Using Stacks to solve Desert Crossing Problem in Python

In this tutorial, we are going to take a look at a Desert Crossing problem, how we can use stacks in order to solve that problem and simultaneously learn about stacks in Python. 

Let’s first take a look at what the problem says:

A man is crossing a desert using a compass and he has been given certain directions for his task. The directions can only include: “NORTH”, “EAST”, “WEST”, “SOUTH”. However, the desert has scorching hot weather, and it would be beneficial if the man could save some energy. Thus, your task is to simplify the directions and remove the directions which cancel each other out, i.e., remove those CONSECUT̛IVE directions which are OPPOSITE to each other and. 

We need to write a function reduceDir(direction_list) which returns the simplified version of directions given in the direction_list.

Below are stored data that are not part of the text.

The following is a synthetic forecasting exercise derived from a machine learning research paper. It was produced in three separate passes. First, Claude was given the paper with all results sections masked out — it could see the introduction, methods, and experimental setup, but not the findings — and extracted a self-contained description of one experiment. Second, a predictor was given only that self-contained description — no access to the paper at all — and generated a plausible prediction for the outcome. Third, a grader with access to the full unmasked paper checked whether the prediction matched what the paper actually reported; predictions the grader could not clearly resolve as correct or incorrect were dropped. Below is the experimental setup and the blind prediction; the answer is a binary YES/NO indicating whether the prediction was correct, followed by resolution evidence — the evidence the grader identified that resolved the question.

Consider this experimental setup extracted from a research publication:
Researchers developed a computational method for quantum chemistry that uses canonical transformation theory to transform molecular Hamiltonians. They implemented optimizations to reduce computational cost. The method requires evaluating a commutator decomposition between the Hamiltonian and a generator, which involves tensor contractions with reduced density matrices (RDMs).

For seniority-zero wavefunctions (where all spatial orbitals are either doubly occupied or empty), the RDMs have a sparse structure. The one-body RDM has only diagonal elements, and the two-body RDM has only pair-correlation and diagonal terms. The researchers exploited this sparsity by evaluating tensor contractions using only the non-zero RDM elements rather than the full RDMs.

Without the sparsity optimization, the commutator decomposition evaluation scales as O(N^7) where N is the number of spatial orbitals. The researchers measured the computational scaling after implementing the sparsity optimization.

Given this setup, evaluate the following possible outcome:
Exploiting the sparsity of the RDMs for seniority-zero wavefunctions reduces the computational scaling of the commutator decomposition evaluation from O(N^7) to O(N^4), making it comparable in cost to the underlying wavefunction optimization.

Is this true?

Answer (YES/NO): NO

Here are some examples to better understand the problem:

  1. [“SOUTH”, ”NORTH”, ”WEST”] → returns [“WEST”] as SOUTH and NORTH are opposite and are consecutive to each other.
  2. [“SOUTH”, ”EAST”, ”WEST”, ”NORTH”] → returns [] (empty list) as EAST and WEST are consecutive opposites and removing them leaves [“SOUTH”, “NORTH”] which are also consecutive opposites and hence they are removed and leave an empty list [].
  3. [“SOUTH”, ”EAST”, ”NORTH”, ”WEST”] → returns [“SOUTH”, ”EAST”,” NORTH”, ”WEST”] which is the same list because the directions are already simplified and none of them are consecutive opposites.

 

Now let’s see what stacks are.

Stacks

A stack is a data structure where… 

  • We can only interact with the item at the ‘top’ (stack[-1]) 
  • We can ‘push’ something to put it on the top of the stack (stack.append(…)) 
  • We can ‘pop’ to take something from the top of the stack (stack.pop()) 
  • We can also check its size (len(stack)) 

This kind of behavior is commonly referred to as LIFO (Last in First Out)

You can think of stacks as a pile of plates. Only the top plate can be removed at a time and a new plate can only be added to the top of the pile.

How to use stacks in order to solve the desert crossing problem?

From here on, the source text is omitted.